Fossils from the Airport Cove site, part 2: (c) Articulated scolecodont apparatus (jaws of a polychaete worm)(MM I-4062). (d) Large phosphatic or chitinophosphatic tubes of uncertain affinity (MM I-4061). (e) Finely preserved organic eurypterid cuticle (MM I-4063).

The abstract of the paper follows below. If you are interested in downloading a pdf of the entire paper, it can be found here.

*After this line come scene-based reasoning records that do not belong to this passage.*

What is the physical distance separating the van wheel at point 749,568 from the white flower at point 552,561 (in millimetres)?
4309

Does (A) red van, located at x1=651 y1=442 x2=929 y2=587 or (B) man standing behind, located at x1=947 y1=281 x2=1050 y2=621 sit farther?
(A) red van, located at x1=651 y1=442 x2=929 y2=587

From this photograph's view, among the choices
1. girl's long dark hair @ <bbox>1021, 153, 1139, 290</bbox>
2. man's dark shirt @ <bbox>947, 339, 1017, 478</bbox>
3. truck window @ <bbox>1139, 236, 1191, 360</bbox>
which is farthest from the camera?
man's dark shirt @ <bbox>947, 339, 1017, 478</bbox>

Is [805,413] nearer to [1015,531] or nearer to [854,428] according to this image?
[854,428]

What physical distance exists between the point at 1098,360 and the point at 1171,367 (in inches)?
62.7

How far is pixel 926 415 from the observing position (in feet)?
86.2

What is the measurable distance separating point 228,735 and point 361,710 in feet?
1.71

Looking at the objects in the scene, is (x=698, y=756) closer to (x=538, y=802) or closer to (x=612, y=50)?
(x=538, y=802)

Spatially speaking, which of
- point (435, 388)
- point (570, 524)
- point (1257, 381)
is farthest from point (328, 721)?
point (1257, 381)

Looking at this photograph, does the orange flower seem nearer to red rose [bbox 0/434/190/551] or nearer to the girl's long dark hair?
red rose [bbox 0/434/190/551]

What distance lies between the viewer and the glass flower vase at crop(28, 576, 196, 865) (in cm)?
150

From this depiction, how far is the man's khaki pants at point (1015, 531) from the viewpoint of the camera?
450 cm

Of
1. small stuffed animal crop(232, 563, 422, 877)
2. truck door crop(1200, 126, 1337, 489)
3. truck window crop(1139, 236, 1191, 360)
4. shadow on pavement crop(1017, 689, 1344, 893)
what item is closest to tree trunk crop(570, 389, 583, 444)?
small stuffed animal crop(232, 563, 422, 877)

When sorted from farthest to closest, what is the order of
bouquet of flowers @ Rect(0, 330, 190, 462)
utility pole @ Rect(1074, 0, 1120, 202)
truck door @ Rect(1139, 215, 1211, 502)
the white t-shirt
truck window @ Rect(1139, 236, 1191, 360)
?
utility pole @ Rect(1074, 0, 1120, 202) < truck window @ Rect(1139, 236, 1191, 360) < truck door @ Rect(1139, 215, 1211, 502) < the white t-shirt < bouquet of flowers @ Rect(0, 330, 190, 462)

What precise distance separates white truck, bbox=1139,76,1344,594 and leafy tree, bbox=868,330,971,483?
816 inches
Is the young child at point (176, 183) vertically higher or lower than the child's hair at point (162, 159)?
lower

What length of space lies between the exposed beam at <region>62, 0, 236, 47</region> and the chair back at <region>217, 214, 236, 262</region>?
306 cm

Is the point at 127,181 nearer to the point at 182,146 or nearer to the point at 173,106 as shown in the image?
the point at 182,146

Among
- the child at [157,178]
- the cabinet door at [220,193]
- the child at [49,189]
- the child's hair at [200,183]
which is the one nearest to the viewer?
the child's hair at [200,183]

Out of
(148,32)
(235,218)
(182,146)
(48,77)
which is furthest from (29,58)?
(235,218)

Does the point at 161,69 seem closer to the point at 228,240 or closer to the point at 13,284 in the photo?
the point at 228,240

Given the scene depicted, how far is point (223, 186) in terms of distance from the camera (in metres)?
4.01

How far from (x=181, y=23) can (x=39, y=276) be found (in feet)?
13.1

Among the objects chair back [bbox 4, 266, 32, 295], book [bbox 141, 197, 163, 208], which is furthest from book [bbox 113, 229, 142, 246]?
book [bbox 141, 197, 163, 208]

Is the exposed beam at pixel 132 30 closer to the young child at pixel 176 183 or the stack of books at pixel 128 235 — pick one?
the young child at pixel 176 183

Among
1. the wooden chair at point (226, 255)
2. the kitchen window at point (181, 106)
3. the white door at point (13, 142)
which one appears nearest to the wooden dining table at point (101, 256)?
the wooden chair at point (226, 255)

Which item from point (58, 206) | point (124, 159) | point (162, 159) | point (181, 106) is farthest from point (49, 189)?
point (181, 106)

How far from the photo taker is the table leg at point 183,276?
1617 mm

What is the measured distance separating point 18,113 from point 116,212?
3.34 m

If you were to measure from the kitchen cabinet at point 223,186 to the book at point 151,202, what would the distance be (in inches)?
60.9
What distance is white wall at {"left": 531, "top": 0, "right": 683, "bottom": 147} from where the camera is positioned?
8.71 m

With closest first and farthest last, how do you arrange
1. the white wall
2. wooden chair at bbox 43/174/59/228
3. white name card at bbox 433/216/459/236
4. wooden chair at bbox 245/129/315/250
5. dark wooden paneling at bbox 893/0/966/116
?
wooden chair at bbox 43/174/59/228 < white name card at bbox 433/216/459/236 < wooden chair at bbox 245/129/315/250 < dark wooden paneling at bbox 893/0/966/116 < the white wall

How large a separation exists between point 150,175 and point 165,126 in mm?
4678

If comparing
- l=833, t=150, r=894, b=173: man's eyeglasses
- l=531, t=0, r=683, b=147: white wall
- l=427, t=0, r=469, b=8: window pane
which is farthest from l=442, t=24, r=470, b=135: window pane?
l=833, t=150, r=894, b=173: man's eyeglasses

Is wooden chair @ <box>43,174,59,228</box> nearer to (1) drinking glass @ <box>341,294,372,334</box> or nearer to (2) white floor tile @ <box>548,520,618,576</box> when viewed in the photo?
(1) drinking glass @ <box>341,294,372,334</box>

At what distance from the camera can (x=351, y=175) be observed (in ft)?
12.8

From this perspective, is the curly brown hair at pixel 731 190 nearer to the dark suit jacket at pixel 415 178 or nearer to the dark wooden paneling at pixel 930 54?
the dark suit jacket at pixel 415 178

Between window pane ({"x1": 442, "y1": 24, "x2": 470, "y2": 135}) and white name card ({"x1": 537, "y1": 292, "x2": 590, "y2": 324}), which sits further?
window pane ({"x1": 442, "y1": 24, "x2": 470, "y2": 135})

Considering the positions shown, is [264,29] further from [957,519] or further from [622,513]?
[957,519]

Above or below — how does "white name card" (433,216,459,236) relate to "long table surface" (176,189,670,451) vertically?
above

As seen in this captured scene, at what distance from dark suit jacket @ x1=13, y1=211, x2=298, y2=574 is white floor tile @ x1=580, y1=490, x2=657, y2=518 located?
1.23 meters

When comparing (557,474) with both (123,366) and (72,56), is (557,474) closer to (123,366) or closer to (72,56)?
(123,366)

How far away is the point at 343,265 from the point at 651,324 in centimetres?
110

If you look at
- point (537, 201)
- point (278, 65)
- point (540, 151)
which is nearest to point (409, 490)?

Konservat-Lagerstätten, deposits in which soft-bodied or lightly sclerotized fossils are preserved, are very rare in Ordovician strata. Three significant sites are known from Upper Ordovician rocks in Manitoba: at Cat Head – McBeth Point, William Lake, and Airport Cove. These sites are in two distinct sedimentary basins: the former two are in the Williston Basin, while the latter is in the Hudson Bay Basin. All three sites contain marine fossils, but each has a different assemblage that contributes a distinct piece of the diversity picture. Important groups represented at one or more of the sites include seaweeds (algae), sponges, cnidarian medusae (jellyfish), conulariids, trilobites, eurypterids, xiphosurids (horseshoe crabs), and pycnogonids (‘sea spiders’). The different biotas reflect depositional conditions at each site. Many of the fossils are unknown elsewhere in the Ordovician at the family level or higher. The province of Manitoba therefore makes a significant contribution to knowledge of Late Ordovician biodiversity.

arthropods

Fossils from the Airport Cove site, part 3: (f) Partial eurypterid abdomen (MM I-4586). g. ‘Head’ region of eurypterid-like arthropod (MM I-4064A). (h) The holotype specimen of the xiphosurid (horseshoe crab) Lunataspis aurora; note the preserved eye and dark-stained areas (MM I-4000). (i) This degraded example of L. aurora is surrounded by a halo of dark staining, possibly the result of postmortem decomposition of soft tissue and leakage of body fluids (MM I-4585).